L’histoire des jardins de Macabou est l’histoire de la régénération d’un terrain lessivé par des décennies d’élevage intensif. Sur ce terrain, Céline a souhaité proposer une reconnexion de l’humain à la nature grâce à de nombreuses activités telles que l’agriculture, le volontariat ou des retraites. Situé sur un terrain isolé, les jardins de Macabou, représentent une belle opportunité de se reconnecter à la nature et un bel exemple d’économie circulaire et sociale.
Sortir des fantasmes et des peurs
La vie proche de la nature comporte de nombreux avantages mais peut aussi être sujet à de nombreuses projections idéalistes. « Il existe des fantasmes comme quoi, il va être possible de faire pousser des légumes facilement, qu’on pourra marcher pieds-nus et qu’il suffit d’un peu d’amour pour que les plantes poussent. Beaucoup de personnes arrivent avec des fantasmes de ce type », souligne Céline, à la tête des jardins de Macabou.
Pour d’autres, il s’agit de « réussir à dépasser ses peurs du milieu agricole, qui peuvent se traduire par une peur de l’isolement, la peur de la pénibilité du travail et la peur du manque de stimulation intellectuelle », complète-t-elle. A l’inverse,
« le fait de vivre la vie agricole permet de de se rendre compte que ce n’est pas du tout comme cela. Il existe une vie très créative avec beaucoup de possibilités d’imagination, de fantaisie et de sociabilité. »
Volontariat agricole
Les jardins de Macabou accueillent régulièrement des volontaires agricoles, notamment dans le cadre du WWOFING.
« Certaines personnes ont eu la chance de faire des études et d’évoluer dans un milieu très intellectuel mais arrivent, à l’issue de leurs études ou même après une carrière entière, avec un sentiment de dépendance, ils se sentent empotés parce qu’ils n’ont jamais appris à acquérir les savoir-faire qui sont essentiels à leur vie et à leur survie »,
nous décrit Céline.
« Savoir construire un abri, savoir planter quelques végétaux, reconnaître les plantes qui permettent de se nourrir et de soigner sont autant de savoir-faire utiles pour l’équilibre mental. »

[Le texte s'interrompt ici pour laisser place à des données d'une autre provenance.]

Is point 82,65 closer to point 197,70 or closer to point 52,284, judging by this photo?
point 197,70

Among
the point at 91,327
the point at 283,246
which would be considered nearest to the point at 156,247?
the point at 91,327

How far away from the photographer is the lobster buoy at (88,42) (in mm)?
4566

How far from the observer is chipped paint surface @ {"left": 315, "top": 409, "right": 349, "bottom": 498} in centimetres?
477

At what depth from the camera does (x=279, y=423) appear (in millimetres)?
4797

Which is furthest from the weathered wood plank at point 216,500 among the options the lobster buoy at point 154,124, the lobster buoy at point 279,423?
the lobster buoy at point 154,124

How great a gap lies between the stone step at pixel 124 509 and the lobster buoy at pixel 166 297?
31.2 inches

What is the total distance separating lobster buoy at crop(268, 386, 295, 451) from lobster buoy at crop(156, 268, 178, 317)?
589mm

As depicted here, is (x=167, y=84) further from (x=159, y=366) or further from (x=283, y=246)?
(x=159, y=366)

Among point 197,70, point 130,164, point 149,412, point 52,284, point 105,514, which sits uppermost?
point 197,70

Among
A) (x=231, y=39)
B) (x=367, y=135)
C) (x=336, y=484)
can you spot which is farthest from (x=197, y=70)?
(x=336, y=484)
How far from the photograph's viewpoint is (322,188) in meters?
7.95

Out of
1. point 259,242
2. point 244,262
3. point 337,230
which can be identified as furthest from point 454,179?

Dans les premières années, les jardins de Macabou accueillaient des visiteurs rencontrés sur le marché du Vauclin.
« C’est une activité qui était intégralement tournée vers un public local, habitants du territoire, durant les 7 années de cette prestation baptisée « Visite & dégustation », l’objectif était la sensibilisation à l’environnement. »
L’humain dans la nature

« Beaucoup de personnes touchées par les questions d’écologie considèrent que l’humain représente un volet très négatif de la nature », explique Céline, alors qu’il s’agit plutôt d’un équilibre nécessaire entre les deux.
« Cela fait maintenant 3 ans que j’accueille des retraites au sein des jardins de Macabou ainsi que toute personne qui souhaite organiser des stages liés au soin : soin de l’eau, soin à la terre, soin à soi, soin par la musique ou encore par l’art. »
En ce moment, la peinture suédoise est à l’honneur, de même que la peinture à la farine, « qui permet de ne pas utiliser de peinture chimique », ajoute Céline.
L’humain est naturellement lié à la nature mais le fossé qui existe entre les deux est essentiellement « intellectuel », les jardins de Macabou sont représentatifs d’un type de lieu ou l’effort et la douleur ont été remplacés par le calme et le plaisir car le vivant est une « source d’inspiration immense », conclut-elle.